I had one of “those” trips last week:
- 20 meetings, a number of them very multi-hour.
- A broken laptop.
- Flights that arrived 10:30ish Sunday night and left 7:00 Saturday morning.
So please pardon me if things are a bit disjointed …
I’ve argued for a while that:
- All human-generated data should be retained.
- The more important kinds of machine-generated data should be retained as well.
- Raw data isn’t enough; it’s really important to store derived data as well.
Here are a few notes on the derived data trend.
He doesn’t generally use the term, but a big proponent these days of the derived data story is Hortonworks founder/CTO Eric Baldeschwieler, aka Eric 14. Eric likes to position Hadoop as a “data refinery”, where — among other things — you transform data and do “iterative analytics” on it. And he’s getting buy-in; for example, that formulation was prominent in the joint Teradata/Hortonworks vision announcement.
The KXEN guys don’t use the term “derived data” much either, but they tend to see the idea as central to predictive modeling even so. The argument in essence is that traditional predictive modeling consists of three steps:
- Think hard about exactly which variables you want to model on.
- Do transformations on those variables so that they fit into your favored statistical algorithm (commonly linear regression, although KXEN favors nonlinear choices).
- Press a button to run the algorithm.
#3 is the most automated part, and #1 is what KXEN thinks its technology makes unnecessary. Hence #2, they suggest, is often the bulk of the modeling effort — except now they want to automate that away too.

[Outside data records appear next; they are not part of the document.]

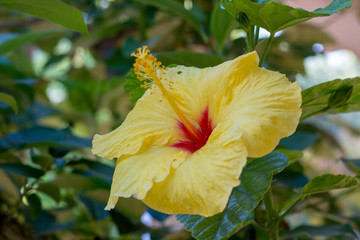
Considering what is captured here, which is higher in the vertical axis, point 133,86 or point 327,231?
point 133,86

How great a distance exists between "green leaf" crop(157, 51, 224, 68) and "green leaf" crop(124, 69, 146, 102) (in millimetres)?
92

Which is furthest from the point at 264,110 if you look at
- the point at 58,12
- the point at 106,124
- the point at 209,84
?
the point at 106,124

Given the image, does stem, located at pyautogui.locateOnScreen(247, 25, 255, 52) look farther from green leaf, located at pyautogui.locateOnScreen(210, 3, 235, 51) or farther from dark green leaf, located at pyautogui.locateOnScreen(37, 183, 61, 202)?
dark green leaf, located at pyautogui.locateOnScreen(37, 183, 61, 202)

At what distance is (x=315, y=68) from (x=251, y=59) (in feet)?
5.69

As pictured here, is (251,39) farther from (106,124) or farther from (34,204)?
(106,124)

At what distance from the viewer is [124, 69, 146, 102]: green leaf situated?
498 millimetres

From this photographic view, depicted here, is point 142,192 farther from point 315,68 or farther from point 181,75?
point 315,68

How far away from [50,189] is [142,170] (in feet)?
1.32

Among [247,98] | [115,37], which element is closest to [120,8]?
[115,37]

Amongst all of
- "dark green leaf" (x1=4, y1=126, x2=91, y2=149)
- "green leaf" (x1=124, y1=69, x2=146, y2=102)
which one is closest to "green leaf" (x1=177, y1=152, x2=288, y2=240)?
"green leaf" (x1=124, y1=69, x2=146, y2=102)

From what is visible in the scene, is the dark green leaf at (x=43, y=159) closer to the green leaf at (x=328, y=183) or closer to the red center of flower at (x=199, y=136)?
the red center of flower at (x=199, y=136)

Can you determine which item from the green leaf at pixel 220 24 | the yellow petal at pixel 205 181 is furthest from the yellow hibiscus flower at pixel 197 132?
the green leaf at pixel 220 24

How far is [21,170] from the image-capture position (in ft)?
2.00

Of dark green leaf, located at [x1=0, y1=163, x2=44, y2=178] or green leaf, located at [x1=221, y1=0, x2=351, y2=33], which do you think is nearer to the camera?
green leaf, located at [x1=221, y1=0, x2=351, y2=33]
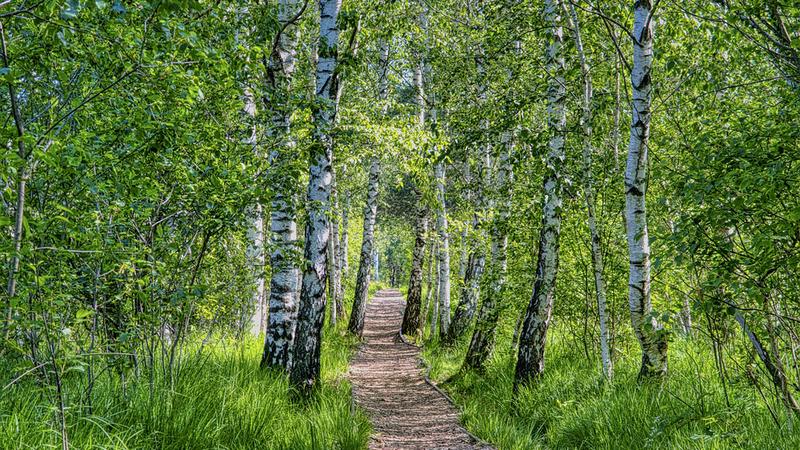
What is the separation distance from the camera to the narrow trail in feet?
20.6

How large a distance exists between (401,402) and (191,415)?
4686 mm

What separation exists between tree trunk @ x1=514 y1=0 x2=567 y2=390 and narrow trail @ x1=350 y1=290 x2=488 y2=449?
137 centimetres

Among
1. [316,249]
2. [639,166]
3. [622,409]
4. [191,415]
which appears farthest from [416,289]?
[191,415]

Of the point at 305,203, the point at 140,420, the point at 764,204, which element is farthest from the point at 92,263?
the point at 764,204

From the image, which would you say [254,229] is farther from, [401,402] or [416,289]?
[416,289]

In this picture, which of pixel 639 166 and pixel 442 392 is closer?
pixel 639 166

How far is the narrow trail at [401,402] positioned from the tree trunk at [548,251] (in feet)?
4.49

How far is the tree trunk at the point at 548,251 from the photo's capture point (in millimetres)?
7195

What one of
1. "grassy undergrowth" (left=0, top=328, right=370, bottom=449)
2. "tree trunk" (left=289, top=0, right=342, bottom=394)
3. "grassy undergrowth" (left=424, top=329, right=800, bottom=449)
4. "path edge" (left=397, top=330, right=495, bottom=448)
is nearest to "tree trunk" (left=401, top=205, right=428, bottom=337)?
"path edge" (left=397, top=330, right=495, bottom=448)

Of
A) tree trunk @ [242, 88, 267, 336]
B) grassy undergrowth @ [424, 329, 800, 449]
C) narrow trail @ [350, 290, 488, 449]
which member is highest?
tree trunk @ [242, 88, 267, 336]

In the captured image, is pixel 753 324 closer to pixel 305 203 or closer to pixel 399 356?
pixel 305 203

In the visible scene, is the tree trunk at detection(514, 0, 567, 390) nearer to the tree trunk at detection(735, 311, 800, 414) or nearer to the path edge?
the path edge

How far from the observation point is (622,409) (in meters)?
5.29

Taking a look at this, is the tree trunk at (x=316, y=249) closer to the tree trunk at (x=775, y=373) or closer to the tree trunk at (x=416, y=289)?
the tree trunk at (x=775, y=373)
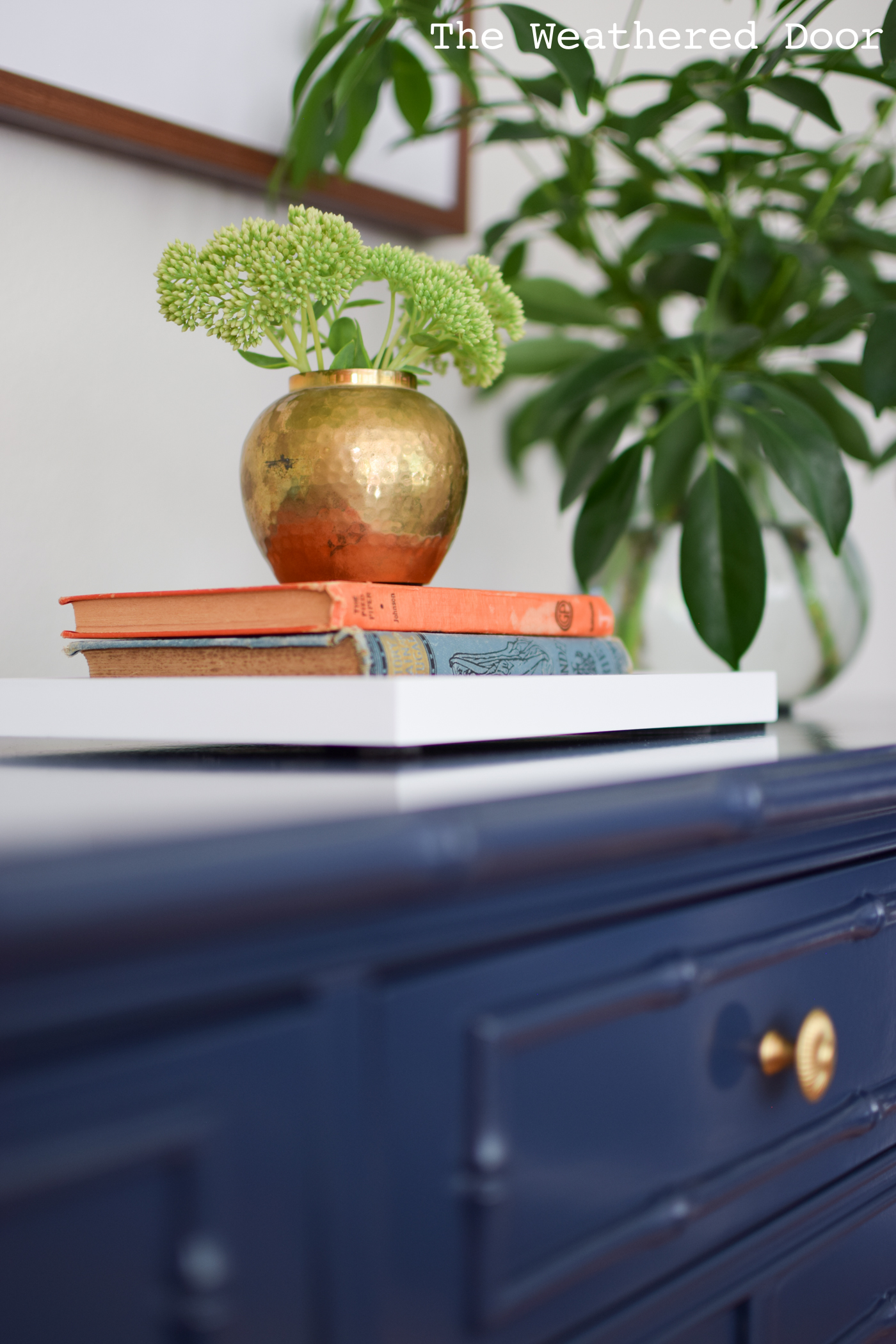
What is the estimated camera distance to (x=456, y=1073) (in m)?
0.32

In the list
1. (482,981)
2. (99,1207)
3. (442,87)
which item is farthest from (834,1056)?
(442,87)

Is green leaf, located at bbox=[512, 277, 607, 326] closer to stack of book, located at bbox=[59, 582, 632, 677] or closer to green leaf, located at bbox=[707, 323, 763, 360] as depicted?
green leaf, located at bbox=[707, 323, 763, 360]

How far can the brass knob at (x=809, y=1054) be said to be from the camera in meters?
0.42

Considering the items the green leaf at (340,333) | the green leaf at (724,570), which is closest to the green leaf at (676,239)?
the green leaf at (724,570)

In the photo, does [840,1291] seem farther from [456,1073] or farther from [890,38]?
[890,38]

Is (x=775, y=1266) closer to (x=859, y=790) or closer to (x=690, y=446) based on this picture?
(x=859, y=790)

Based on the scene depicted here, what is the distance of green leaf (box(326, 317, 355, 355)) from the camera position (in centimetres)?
56

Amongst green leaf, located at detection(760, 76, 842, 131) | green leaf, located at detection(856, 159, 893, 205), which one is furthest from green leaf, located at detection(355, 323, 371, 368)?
green leaf, located at detection(856, 159, 893, 205)

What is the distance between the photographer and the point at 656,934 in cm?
38

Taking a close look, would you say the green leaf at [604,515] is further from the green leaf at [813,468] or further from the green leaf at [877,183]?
the green leaf at [877,183]

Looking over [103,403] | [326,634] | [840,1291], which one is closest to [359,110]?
[103,403]

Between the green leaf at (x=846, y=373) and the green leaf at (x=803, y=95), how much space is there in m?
0.18

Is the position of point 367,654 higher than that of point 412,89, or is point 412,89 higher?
point 412,89

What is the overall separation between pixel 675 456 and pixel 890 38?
28cm
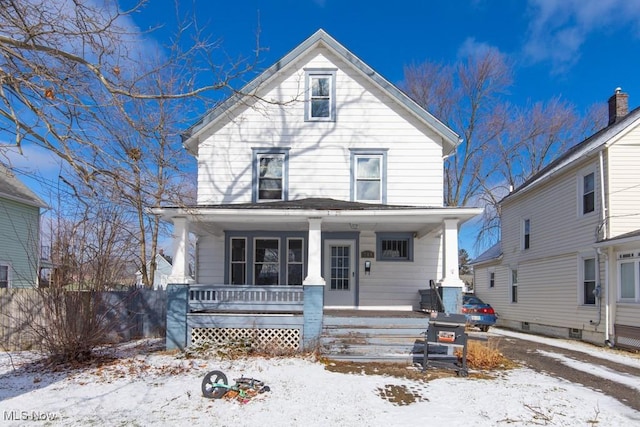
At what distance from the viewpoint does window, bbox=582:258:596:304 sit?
41.5ft

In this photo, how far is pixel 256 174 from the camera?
11805mm

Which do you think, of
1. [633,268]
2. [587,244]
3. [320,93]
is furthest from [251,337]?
[587,244]

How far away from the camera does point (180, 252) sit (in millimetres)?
9305

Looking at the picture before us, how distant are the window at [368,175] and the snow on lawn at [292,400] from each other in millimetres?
5383

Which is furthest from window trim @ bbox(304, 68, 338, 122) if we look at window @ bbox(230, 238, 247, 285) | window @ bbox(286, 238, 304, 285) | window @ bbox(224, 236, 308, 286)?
window @ bbox(230, 238, 247, 285)

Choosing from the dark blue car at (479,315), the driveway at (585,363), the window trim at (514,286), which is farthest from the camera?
the window trim at (514,286)

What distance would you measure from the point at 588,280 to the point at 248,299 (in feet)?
34.7

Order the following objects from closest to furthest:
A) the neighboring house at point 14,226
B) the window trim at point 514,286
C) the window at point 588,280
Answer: the window at point 588,280 < the neighboring house at point 14,226 < the window trim at point 514,286

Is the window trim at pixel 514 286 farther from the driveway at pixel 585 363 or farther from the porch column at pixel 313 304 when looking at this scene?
the porch column at pixel 313 304

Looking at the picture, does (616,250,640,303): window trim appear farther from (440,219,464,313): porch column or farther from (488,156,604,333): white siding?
(440,219,464,313): porch column

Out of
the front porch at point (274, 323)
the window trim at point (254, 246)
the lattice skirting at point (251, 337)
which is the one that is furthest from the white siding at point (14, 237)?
the lattice skirting at point (251, 337)

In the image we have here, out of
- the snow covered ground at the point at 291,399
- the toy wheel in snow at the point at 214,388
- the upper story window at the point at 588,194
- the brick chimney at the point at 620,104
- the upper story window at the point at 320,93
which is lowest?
the snow covered ground at the point at 291,399

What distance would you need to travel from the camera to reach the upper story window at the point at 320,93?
39.3 ft

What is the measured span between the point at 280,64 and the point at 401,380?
29.0ft
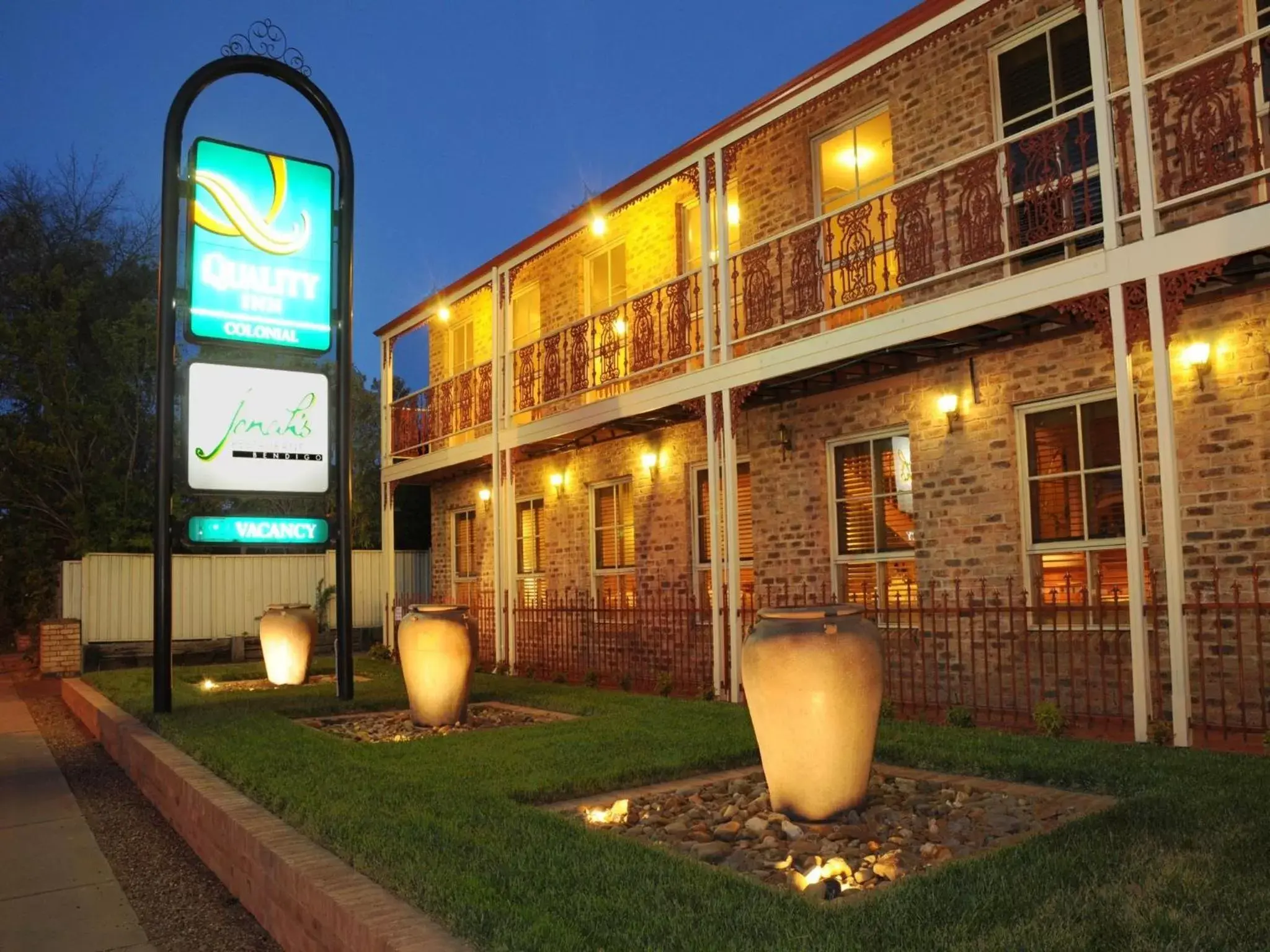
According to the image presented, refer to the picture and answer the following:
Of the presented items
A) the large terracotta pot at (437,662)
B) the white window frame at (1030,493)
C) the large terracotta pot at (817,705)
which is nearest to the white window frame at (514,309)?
the large terracotta pot at (437,662)

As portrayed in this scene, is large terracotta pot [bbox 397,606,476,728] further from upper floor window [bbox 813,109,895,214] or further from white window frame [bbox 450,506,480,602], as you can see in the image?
white window frame [bbox 450,506,480,602]

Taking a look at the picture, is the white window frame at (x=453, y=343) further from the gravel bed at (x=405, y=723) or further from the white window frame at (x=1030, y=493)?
the white window frame at (x=1030, y=493)

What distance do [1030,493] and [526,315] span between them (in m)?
9.69

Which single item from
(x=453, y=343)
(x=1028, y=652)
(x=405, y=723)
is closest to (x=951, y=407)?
(x=1028, y=652)

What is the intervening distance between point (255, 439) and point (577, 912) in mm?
8157

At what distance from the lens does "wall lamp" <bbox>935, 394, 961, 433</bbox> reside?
9.71 metres

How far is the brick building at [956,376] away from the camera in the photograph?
730cm

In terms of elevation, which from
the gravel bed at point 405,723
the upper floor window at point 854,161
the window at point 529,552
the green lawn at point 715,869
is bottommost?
the gravel bed at point 405,723

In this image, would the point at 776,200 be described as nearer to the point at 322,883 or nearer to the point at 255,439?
the point at 255,439

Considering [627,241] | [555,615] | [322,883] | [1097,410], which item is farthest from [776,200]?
[322,883]

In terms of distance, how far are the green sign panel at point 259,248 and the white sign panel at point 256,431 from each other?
0.39 meters

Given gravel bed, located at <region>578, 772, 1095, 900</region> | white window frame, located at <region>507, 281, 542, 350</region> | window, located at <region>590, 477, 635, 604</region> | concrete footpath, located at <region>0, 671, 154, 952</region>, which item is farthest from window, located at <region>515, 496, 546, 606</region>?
gravel bed, located at <region>578, 772, 1095, 900</region>

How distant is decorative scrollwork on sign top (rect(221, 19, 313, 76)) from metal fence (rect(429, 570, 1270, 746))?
265 inches

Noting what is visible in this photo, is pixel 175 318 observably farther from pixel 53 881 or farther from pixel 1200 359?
pixel 1200 359
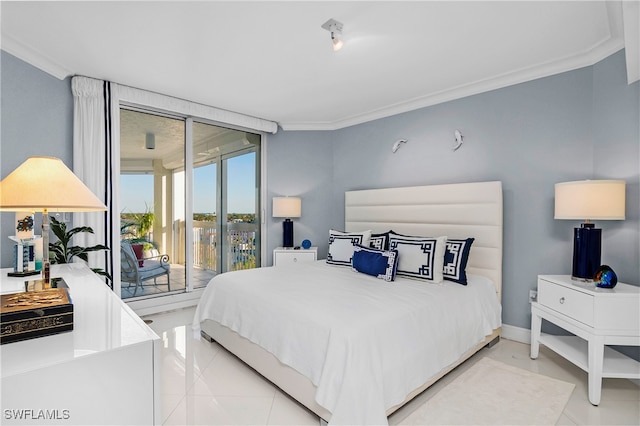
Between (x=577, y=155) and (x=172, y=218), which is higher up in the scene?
(x=577, y=155)

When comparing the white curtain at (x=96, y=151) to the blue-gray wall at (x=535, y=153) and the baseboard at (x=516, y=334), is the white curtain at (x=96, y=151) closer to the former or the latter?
the blue-gray wall at (x=535, y=153)

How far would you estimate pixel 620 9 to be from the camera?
208 centimetres

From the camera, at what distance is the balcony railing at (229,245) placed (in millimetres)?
4452

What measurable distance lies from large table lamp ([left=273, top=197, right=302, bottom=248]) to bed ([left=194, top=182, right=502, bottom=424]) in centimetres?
103

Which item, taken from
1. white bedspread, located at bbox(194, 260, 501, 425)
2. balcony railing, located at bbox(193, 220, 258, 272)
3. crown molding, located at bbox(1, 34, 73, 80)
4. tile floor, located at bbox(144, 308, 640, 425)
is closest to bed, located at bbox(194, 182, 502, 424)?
white bedspread, located at bbox(194, 260, 501, 425)

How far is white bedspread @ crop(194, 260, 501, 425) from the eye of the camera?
5.64ft

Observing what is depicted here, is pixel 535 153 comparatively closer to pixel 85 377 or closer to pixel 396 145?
pixel 396 145

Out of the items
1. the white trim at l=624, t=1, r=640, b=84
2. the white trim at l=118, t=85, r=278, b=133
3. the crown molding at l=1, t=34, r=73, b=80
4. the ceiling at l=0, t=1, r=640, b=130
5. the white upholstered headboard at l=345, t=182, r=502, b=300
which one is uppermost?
the ceiling at l=0, t=1, r=640, b=130

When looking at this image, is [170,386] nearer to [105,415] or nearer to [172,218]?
[105,415]

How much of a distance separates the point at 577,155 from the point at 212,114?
12.7ft

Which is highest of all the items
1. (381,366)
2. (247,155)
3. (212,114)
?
(212,114)

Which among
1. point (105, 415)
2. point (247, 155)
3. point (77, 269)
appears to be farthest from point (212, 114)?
point (105, 415)

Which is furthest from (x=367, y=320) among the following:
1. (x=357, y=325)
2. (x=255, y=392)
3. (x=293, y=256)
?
(x=293, y=256)

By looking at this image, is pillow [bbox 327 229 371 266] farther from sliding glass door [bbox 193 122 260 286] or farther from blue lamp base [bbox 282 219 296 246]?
sliding glass door [bbox 193 122 260 286]
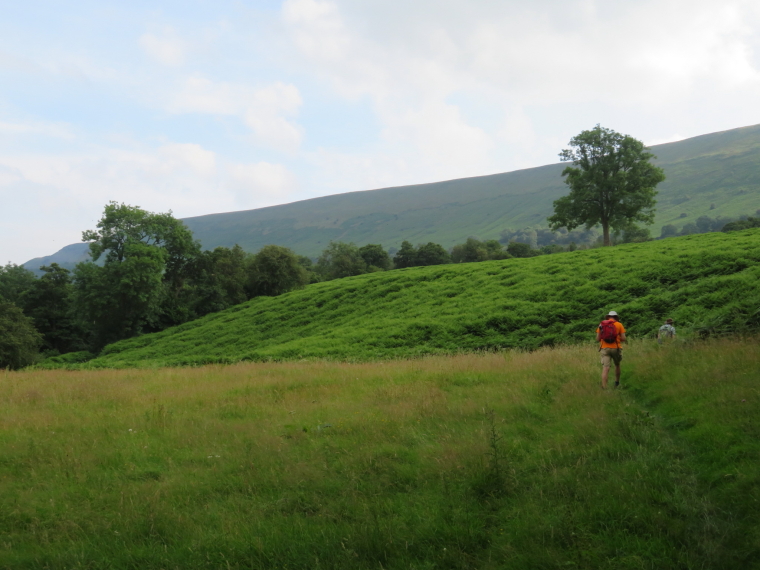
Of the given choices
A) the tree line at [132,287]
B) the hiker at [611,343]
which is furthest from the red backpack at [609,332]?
the tree line at [132,287]

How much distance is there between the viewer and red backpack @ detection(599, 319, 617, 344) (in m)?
→ 12.3

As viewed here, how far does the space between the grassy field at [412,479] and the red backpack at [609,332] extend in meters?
1.11

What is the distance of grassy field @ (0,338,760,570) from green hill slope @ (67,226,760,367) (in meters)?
8.01

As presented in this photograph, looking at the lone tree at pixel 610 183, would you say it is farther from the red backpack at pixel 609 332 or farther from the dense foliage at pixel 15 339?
the dense foliage at pixel 15 339

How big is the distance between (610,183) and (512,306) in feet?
101

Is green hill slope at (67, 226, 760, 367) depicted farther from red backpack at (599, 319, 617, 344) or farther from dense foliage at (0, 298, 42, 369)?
dense foliage at (0, 298, 42, 369)

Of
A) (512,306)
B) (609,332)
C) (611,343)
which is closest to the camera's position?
(611,343)

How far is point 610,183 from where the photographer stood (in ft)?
172

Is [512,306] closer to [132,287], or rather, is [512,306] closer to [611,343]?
[611,343]

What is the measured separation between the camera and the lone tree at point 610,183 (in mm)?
52438

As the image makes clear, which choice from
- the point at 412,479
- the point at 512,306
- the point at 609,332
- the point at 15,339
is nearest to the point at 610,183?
the point at 512,306

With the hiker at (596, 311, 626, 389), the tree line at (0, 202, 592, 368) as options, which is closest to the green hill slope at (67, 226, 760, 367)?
the hiker at (596, 311, 626, 389)

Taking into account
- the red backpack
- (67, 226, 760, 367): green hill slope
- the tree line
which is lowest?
(67, 226, 760, 367): green hill slope

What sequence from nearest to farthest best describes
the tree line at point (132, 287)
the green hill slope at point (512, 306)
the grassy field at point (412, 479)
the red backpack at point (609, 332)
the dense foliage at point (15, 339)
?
the grassy field at point (412, 479) < the red backpack at point (609, 332) < the green hill slope at point (512, 306) < the dense foliage at point (15, 339) < the tree line at point (132, 287)
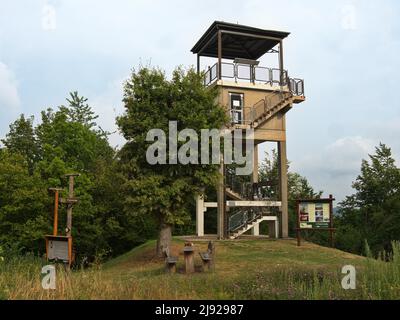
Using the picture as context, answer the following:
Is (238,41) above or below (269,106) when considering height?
above

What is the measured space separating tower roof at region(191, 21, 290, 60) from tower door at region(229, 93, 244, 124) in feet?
11.0

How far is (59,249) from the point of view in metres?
16.8

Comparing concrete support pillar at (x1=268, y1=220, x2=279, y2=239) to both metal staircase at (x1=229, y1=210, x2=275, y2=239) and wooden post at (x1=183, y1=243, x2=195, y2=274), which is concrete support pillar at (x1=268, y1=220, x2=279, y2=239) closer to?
metal staircase at (x1=229, y1=210, x2=275, y2=239)

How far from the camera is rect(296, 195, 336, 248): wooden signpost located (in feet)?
74.8

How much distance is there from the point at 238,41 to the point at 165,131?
1076 cm

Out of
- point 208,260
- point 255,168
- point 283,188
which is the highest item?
point 255,168

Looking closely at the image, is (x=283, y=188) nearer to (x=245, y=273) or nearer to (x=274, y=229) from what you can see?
(x=274, y=229)

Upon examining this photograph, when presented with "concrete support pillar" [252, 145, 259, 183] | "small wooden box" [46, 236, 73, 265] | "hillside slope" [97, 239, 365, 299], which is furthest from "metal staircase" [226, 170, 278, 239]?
"small wooden box" [46, 236, 73, 265]

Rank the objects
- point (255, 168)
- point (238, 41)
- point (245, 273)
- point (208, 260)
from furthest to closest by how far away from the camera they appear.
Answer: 1. point (255, 168)
2. point (238, 41)
3. point (208, 260)
4. point (245, 273)

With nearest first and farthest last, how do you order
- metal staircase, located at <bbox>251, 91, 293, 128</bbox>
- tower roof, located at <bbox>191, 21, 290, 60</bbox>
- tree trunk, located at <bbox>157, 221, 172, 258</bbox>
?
tree trunk, located at <bbox>157, 221, 172, 258</bbox> → tower roof, located at <bbox>191, 21, 290, 60</bbox> → metal staircase, located at <bbox>251, 91, 293, 128</bbox>

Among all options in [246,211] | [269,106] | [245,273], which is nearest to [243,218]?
[246,211]

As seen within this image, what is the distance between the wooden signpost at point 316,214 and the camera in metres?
22.8
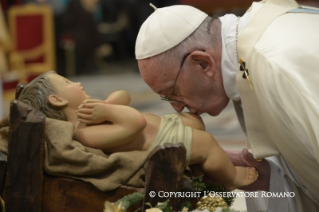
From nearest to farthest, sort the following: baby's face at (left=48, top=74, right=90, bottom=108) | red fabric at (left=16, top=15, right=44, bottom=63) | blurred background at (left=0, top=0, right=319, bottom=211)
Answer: baby's face at (left=48, top=74, right=90, bottom=108)
blurred background at (left=0, top=0, right=319, bottom=211)
red fabric at (left=16, top=15, right=44, bottom=63)

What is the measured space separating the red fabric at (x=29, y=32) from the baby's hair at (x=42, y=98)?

And then there are my new clients at MarketShare, a predictive modeling consulting company focused on marketing use cases, which also has a tech layer (accelerated via the acquisition of JovianDATA). It turns out that a typical MarketShare model is fed by a low double-digit number of other models, each of which is doing some kind of data transformation. The final step is typically a linear regression, yielding coefficients of the sort that marketers recognize and (think they) understand. Earlier steps are typically transformations on individual variables. I didn’t see many examples, but the transformations clearly go beyond the traditional rescaling — log, log (x/(1-x)), binning, whatever — to involve multiplication by what could be construed as other variables. I.e., there seemed to be a polynomial flavor to the whole thing.